Since the start of 2020, Ally Financial (ALLY -0.04%) has weathered the pandemic-induced shutdowns, a boom in auto lending, rapidly rising car prices, and recent volatility in the banking sector after the failure of SVB Financial's Silicon Valley Bank and First Republic Bank in recent months.

It should come as no surprise that the stock has had its ups and downs over the years. Ally Financial stock has taken investors on a roller-coaster ride. If you invested $2,000 in Ally Financial at the start of 2020, your investment would have dipped to $770 during the March 2020 sell-off, only to surge higher to $3,834 by early 2021. Today, that initial investment would be worth about $2,065.

ALLY Total Return Level Chart

Data source: YCharts

Here's how the company has weathered recent events affecting the banking industry and what investors will want to pay attention to next.

Tight automotive inventory levels benefited Ally in 2021

Ally Financial offers customers various financial products and services, including banking, brokerage, credit cards, and loans. However, its roots are in making auto loans. That's because the company was founded in 1919 as the General Motors Acceptance Corp. (GMAC), rebranded as Ally Financial in 2010, and went public in 2014. 

In 2020, supply chain disruptions affected everything from inventory to auto production. As a result, there was a shortage of vehicles for sale while, at the same time, demand for vehicles ramped up. Car prices rose, and Ally Financial benefited in a big way.

In 2021, Ally's revenue from its automotive lending business jumped 22%, while its net income blasted 163% higher. It posted stellar margins, but that surge was short-lived. Last year Ally's auto lending business saw revenue grow 1%, net income fell 34%, and margins shrank.

Falling car prices and high interest rates are a drag on the business

The Manheim Used Vehicle Value Index, which measure the cost of used-vehicle prices, surged from mid-2020 through mid-2022. Since then, the price of used vehicles has fallen year over year every month since September. 

A chart shows the year-over-year change in the Manheim Used Vehicle Index.

Data source: Manheim Used Vehicle Value Index. Chart by author.

-*-*-

Pick up the Ally Financial article after its last line and keep writing it. The items after this point are separate material, unrelated to the Ally Financial article.

Saved data entries

-*-*-

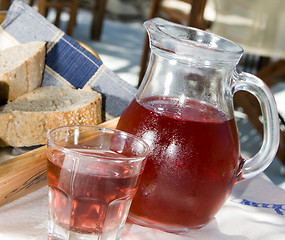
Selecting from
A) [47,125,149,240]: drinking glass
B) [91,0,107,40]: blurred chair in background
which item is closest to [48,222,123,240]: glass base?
[47,125,149,240]: drinking glass

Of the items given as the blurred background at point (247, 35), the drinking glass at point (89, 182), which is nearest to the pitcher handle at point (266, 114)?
the drinking glass at point (89, 182)

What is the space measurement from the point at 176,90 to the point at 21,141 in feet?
0.93

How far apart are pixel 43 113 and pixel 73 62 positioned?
0.14m

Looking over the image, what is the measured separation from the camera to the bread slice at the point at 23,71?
0.80 m

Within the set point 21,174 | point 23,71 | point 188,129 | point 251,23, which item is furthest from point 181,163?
point 251,23

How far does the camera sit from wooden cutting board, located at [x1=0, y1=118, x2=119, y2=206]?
1.54 ft

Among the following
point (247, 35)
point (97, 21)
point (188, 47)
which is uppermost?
point (188, 47)

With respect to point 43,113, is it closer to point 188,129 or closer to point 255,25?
point 188,129

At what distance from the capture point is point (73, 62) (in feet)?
2.67

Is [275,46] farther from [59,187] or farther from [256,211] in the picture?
[59,187]

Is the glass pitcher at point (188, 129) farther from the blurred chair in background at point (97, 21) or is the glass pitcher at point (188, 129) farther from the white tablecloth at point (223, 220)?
the blurred chair in background at point (97, 21)

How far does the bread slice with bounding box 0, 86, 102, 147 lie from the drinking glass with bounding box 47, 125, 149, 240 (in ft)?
0.72

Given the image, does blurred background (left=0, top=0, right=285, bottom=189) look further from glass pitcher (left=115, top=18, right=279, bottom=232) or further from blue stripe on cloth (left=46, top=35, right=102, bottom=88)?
glass pitcher (left=115, top=18, right=279, bottom=232)

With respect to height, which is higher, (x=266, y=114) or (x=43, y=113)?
(x=266, y=114)
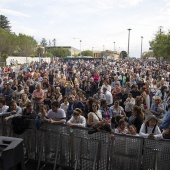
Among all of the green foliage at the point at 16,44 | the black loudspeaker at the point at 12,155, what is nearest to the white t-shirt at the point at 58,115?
the black loudspeaker at the point at 12,155

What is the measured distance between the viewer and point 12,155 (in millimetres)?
2678

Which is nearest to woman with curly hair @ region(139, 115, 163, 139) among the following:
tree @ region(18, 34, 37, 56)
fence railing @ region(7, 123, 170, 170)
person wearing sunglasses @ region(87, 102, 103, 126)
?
fence railing @ region(7, 123, 170, 170)

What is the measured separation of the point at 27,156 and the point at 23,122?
0.89 metres

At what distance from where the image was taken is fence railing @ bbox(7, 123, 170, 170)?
515 centimetres

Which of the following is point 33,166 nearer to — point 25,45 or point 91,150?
point 91,150

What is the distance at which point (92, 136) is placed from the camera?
5.70 metres

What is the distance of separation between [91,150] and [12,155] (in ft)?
10.6

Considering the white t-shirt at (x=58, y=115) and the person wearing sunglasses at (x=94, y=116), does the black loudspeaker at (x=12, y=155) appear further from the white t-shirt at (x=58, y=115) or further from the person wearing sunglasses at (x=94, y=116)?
the white t-shirt at (x=58, y=115)

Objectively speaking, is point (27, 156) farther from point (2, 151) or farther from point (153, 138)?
point (2, 151)

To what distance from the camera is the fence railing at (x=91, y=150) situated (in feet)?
16.9

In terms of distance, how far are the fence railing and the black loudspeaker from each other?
9.56ft

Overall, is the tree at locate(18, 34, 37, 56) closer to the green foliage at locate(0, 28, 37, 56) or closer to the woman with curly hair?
the green foliage at locate(0, 28, 37, 56)

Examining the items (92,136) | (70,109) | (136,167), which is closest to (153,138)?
(136,167)

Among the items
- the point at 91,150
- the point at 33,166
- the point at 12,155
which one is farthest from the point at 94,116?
the point at 12,155
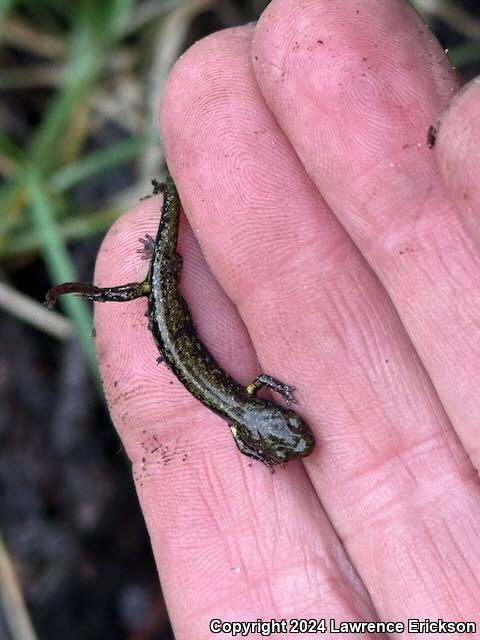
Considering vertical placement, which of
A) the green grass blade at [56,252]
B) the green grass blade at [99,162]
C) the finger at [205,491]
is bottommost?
the finger at [205,491]

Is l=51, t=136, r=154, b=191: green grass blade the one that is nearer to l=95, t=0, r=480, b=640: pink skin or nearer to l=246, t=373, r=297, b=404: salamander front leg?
l=95, t=0, r=480, b=640: pink skin

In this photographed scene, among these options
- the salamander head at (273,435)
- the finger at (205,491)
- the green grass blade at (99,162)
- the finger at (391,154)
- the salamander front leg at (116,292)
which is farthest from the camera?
the green grass blade at (99,162)

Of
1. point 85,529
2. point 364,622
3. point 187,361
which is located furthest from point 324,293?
point 85,529

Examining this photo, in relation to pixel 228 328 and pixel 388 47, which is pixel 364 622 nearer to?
pixel 228 328

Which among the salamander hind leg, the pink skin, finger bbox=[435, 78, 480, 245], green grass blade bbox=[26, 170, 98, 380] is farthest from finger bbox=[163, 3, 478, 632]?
green grass blade bbox=[26, 170, 98, 380]

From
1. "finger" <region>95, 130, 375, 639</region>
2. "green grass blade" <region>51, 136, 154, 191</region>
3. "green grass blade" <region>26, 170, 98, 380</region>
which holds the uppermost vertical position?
"green grass blade" <region>51, 136, 154, 191</region>

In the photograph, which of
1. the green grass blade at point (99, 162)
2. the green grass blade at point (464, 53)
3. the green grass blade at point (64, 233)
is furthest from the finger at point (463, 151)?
the green grass blade at point (64, 233)

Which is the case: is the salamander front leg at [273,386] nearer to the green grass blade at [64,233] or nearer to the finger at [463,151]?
the finger at [463,151]
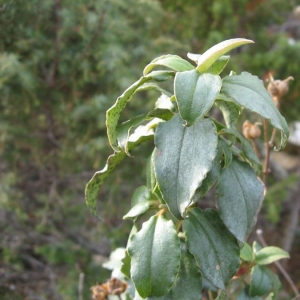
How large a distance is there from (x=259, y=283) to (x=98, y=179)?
35cm

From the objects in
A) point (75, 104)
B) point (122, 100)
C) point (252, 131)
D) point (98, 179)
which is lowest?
point (75, 104)

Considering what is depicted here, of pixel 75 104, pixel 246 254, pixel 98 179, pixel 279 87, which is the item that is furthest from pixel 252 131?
pixel 75 104

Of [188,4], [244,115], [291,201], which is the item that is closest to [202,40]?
[188,4]

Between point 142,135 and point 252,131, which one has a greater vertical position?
point 142,135

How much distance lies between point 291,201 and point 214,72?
7.40 ft

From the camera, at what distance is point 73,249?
1964mm

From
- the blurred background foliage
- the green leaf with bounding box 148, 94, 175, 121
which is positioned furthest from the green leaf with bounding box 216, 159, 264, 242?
the blurred background foliage

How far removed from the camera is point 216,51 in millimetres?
604

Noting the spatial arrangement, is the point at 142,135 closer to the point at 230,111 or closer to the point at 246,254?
the point at 230,111

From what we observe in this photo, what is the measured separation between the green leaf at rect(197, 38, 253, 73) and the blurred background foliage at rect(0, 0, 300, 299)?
744 mm

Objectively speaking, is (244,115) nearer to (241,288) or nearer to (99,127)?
(99,127)

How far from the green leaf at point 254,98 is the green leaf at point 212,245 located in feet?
0.53

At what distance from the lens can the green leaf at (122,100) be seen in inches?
24.5

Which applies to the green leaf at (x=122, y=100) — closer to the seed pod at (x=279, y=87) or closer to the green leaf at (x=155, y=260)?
the green leaf at (x=155, y=260)
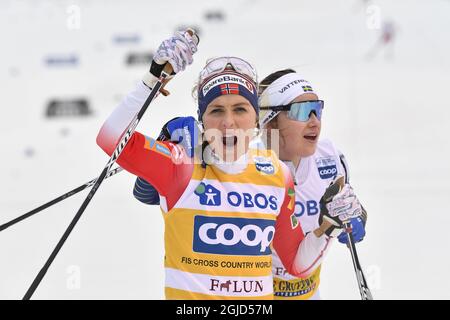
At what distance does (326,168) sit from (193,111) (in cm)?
1128

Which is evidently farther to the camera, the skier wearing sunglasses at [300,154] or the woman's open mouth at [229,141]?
the skier wearing sunglasses at [300,154]

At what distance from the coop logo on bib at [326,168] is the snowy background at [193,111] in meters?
2.54

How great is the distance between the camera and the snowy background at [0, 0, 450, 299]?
675cm

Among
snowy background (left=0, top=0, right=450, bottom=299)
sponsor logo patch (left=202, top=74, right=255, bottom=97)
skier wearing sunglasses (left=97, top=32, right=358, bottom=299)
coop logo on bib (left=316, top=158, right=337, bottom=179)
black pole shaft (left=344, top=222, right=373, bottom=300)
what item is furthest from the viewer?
snowy background (left=0, top=0, right=450, bottom=299)

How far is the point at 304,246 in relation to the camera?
294 centimetres

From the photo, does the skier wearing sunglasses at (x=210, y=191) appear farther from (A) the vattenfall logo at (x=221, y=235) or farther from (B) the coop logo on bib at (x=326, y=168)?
(B) the coop logo on bib at (x=326, y=168)

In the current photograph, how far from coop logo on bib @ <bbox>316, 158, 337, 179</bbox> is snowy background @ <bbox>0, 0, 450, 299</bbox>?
8.35 feet

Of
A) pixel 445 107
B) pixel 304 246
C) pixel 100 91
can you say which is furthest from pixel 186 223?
pixel 100 91

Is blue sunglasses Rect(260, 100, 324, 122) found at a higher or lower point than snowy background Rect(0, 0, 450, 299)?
lower

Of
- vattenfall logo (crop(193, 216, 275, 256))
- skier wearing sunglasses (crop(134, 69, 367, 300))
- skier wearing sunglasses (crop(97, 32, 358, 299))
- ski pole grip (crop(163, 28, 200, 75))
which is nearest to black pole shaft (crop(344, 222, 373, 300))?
skier wearing sunglasses (crop(134, 69, 367, 300))

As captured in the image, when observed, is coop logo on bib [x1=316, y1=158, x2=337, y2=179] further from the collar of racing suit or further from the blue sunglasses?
the collar of racing suit

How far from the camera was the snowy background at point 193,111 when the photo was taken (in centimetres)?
675

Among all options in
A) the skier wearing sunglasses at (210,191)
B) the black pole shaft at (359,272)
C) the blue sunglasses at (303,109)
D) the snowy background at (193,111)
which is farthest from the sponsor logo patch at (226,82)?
the snowy background at (193,111)

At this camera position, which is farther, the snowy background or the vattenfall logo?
the snowy background
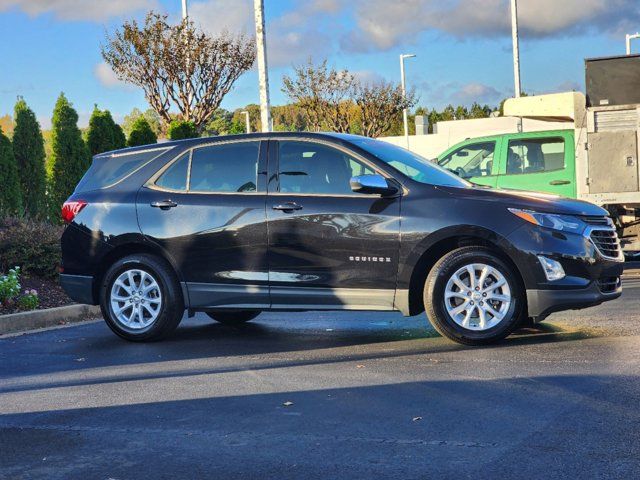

-*-*-

| RESULT OF THIS EXERCISE |
Ally's business has struggled with the return to normalcy in the automotive market. The Federal Reserve is raising interest rates in its fight to bring down inflation, which had increased to its highest level in four decades. As a result, the federal funds rate, or the overnight lending rate for banks, went from near-zero to 5.25% in a little over a year.

This has raised the cost of financing anything from mortgages to used cars. When you consider the cost of used vehicles is falling, it appears that the rising interest rates are having an impact on slowing the pace of inflation. However, this has hurt Ally's business, which saw its first-quarter net income fall 51% from the same quarter last year. 

Here are the risks you'll want to consider

Ally Financial doesn't face many of the risks that plagued Silicon Valley Bank or First Republic. Ally's deposits grew to $138.5 billion in the first quarter, up $2.5 billion from the prior year and up $800 million from Q4. Also, 91% of its retail deposits are insured by the Federal Deposit Insurance Corp. In comparison, only 15% of Silicon Valley Bank's deposits were FDIC insured.  

While Ally doesn't face those deposit flight risks like Silicon Valley Bank, it does have some risks relating to its auto lending business.

According to the New York Federal Reserve Bank, auto loan delinquencies are rising. Specifically, younger borrowers are getting hit the hardest. According to the Fed, 4.6% of auto loans among borrowers under 30 are in "serious delinquency," the highest level recorded since the Great Recession  

A chart shows the auto loan delinquency rates over the last few decades.

Data source: New York Federal Reserve Bank. Chart by author.

In Q1, Ally saw a net charge-off rate of 1.7% on its consumer auto loan portfolio. It also has an allowance for loan losses of $3 billion on its nearly $84 billion auto loan portfolio, or about 3.6%. If it does see defaults continue to tick up, it could be forced to build up more reserves and charge off more loans, which would hurt the bottom line.

Short-term risks could be present an excellent buying opportunity

The biggest short-term risks for Ally are tightening lending conditions and a potentially slowing economy. Entering the year, four out of five economists believed the U.S. could enter a recession in the next two years. Analysts at JPMorgan Chase say the odds of a recession before the end of this year are over 50%. If the U.S. enters a recession, Ally's earnings will continue to take a hit, while defaults on its auto loans could continue to rise.

Ally has done a solid job of consistently increasing its deposits and expanding its offerings. While a recession could weigh on the stock in the short term, a sizable decline in the share price from here could be an excellent buying opportunity for long-term investors.